To assure trustworthiness 31 the first author strived to be aware of preconceptions arising from being a specialised paediatric nurse and continuous discussions about the analysis took place between the authors. The credibility of the study was strengthened by transparency in the analytical process, with quotations from the interviews being presented with the findings. In order to assess the transferability of the results for the reader, 31 the data collection process has been described in as much detail as possible.
Conclusions
This study highlights how nurses feel an obligation to care for seriously ill children at home while feeling that they can make an impact for both the child and his or her family.
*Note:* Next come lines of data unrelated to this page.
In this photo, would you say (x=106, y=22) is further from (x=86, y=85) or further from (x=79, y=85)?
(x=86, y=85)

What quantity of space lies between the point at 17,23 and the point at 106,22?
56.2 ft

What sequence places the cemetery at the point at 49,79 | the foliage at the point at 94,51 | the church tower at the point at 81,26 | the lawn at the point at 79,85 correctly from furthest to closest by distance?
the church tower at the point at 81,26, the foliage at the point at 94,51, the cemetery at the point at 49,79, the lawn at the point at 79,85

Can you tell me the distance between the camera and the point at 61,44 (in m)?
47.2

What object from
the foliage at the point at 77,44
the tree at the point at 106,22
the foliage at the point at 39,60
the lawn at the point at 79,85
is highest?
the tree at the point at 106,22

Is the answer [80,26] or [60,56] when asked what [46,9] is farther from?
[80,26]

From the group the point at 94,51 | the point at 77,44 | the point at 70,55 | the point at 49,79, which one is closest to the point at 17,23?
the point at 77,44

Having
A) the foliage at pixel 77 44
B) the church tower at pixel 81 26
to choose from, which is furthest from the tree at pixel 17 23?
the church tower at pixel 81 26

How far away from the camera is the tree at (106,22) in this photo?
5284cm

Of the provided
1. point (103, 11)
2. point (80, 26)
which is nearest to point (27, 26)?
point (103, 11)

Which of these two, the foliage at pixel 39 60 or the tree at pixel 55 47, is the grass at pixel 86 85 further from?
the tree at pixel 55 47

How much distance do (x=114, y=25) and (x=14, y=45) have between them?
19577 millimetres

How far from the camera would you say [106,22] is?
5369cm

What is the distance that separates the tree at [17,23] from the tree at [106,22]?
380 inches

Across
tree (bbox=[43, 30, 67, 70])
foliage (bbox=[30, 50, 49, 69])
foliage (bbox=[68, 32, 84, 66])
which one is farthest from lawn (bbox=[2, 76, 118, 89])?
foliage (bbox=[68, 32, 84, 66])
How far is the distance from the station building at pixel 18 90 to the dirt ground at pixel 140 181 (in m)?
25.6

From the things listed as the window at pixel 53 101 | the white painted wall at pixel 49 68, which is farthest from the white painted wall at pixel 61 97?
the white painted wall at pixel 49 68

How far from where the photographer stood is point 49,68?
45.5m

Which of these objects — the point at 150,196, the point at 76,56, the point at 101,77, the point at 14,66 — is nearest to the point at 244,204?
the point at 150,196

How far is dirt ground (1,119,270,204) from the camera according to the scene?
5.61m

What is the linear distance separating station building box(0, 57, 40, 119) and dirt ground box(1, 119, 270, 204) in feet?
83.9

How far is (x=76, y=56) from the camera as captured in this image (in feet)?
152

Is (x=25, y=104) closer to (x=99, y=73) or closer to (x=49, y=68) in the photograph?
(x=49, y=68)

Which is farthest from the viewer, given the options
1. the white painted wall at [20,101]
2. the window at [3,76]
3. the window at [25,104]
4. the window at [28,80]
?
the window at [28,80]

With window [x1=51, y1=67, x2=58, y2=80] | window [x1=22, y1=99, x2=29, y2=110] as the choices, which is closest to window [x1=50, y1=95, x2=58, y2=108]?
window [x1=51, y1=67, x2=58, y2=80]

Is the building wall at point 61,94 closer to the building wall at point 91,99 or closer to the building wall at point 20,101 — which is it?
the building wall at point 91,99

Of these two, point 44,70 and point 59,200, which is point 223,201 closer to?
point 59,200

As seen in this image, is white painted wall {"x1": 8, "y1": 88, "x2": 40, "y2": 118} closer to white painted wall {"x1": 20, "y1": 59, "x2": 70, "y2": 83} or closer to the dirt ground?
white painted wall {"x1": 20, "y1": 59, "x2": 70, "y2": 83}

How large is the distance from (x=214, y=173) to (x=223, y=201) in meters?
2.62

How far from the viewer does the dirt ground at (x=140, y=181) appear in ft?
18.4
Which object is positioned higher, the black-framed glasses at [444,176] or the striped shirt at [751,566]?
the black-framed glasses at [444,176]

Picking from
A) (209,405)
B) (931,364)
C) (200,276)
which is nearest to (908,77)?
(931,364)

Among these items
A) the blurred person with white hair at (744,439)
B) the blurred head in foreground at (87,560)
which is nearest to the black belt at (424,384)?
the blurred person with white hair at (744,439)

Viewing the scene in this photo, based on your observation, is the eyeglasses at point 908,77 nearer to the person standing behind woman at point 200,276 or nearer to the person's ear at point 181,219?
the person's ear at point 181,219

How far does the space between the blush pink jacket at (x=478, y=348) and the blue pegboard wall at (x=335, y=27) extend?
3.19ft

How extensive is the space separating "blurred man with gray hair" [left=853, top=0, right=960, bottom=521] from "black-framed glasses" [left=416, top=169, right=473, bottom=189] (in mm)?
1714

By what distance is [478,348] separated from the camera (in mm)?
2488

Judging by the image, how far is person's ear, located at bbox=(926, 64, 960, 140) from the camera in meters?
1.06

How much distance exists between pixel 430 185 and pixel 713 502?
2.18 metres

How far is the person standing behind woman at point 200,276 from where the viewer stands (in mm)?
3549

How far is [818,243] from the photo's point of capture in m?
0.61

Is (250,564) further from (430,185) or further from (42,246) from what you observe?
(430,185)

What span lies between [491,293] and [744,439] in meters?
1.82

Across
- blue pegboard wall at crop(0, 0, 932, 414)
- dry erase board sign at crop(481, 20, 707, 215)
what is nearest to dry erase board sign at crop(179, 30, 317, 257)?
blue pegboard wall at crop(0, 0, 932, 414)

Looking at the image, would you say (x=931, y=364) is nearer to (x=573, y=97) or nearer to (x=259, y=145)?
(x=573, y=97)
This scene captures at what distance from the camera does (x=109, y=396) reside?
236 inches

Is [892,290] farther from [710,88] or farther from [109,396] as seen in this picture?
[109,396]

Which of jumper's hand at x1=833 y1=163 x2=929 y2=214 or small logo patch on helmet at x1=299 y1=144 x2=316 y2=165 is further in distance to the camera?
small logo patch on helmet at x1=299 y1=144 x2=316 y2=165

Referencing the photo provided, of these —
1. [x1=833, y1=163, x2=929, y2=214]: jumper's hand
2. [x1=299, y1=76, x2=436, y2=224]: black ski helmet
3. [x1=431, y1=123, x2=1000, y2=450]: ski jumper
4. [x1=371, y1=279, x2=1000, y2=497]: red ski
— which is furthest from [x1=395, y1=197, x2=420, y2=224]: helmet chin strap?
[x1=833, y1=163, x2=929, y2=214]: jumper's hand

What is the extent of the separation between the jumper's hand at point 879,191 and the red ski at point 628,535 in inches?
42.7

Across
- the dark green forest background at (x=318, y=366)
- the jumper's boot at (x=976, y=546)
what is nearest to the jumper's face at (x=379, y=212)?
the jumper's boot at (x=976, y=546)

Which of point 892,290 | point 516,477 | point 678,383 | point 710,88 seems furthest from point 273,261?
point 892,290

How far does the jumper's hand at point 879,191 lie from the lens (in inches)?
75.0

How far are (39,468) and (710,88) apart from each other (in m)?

It is therefore important that they feel confident in their professional role as well as in the team. Nurses also need to be aware of emotional strain and must make space for reflection. The results confirm previous research that stresses the importance of collaboration with paediatric staff in the hospital in order for community nurses to achieve confidence. To optimise care for seriously ill children at home, more research is needed to explore how children themselves and family members experience being cared for at home by community nurses.
Clinical implications
In order to make home care for children possible on an equal basis regardless of their place of residence, there is a need to support the community nurses who are caring for the children. All community nurses need education in paediatric care to be able to give a patient secure care but they also need opportunities to reflect and to receive emotional support. Collaboration between community nurses and paediatric nurses in hospitals would be likely to benefit the healthcare professionals as well as the families involved. One way to administer this collaboration would be to set up consultative paediatric teams that could support community nurses when required.